Lo propio del taciturno es ser un hombre callado; en algunos casos ese silencio incluso llega al punto de que, como señalara el filósofo Mittelmann, "almorzar con un sujeto lánguido es otro modo de departir consigo mismo". Pero cabe también que un temperamento así conozca los encantadores vaivenes de la alegría. A nadie, ni siquiera a un hombre con tendencia a la tristeza, le está negada la posibilidad de experimentar la discreta dulcificación de los pesares, el alivio causado por cualquier verdadero regocijo. Al contrario, en una persona melancólica, la alegría puede asemejarse a una pausa de luz en medio de días cuyos horizontes son más bien nebulosos.
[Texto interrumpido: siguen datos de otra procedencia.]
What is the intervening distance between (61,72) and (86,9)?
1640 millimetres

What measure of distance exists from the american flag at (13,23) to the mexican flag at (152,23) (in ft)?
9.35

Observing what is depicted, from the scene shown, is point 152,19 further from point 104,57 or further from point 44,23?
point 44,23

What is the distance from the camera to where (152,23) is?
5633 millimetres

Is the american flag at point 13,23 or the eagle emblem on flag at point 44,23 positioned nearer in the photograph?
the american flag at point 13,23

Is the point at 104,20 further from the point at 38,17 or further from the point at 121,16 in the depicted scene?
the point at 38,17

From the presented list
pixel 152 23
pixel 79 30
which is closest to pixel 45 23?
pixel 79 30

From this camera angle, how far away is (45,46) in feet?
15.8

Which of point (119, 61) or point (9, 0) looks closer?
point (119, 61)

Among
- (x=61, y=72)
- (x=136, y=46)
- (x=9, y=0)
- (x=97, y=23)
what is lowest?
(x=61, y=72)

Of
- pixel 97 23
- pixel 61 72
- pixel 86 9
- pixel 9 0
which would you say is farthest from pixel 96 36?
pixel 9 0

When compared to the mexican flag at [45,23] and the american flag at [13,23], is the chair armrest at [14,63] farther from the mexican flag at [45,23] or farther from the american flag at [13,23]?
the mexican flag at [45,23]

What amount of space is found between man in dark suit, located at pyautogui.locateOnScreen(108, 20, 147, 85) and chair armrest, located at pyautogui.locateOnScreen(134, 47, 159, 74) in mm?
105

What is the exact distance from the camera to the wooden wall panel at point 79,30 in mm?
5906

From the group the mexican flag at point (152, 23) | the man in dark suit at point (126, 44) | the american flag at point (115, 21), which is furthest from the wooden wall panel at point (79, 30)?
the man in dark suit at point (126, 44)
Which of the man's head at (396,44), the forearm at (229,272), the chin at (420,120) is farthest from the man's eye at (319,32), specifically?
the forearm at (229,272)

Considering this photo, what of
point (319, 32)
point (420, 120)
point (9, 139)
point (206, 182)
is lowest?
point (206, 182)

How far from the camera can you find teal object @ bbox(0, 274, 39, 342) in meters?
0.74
Frágiles ante el dolor, rehuimos como sea sus aproximaciones. En consecuencia, apenas atisbamos una pena, queremos que ella permanezca en la lejanía y suspenda indefinidamente su visita. Pero si su arribo no ha sido obstaculizado, bien cabe empujarla a una esquina y contenerla precisamente con la encendida antorcha del más mínimo gozo.
En medio de sus diversas situaciones, todo ser humano -mucho depende de su inclina- ción más innata- acentúa los aspectos más felices o los más desolados de su propia historia.
Quizás convenga aquí, una vez más, el justo equilibrio entre la exageración de un espíritu exaltado y el pesimismo de un corazón desmedidamente abatido.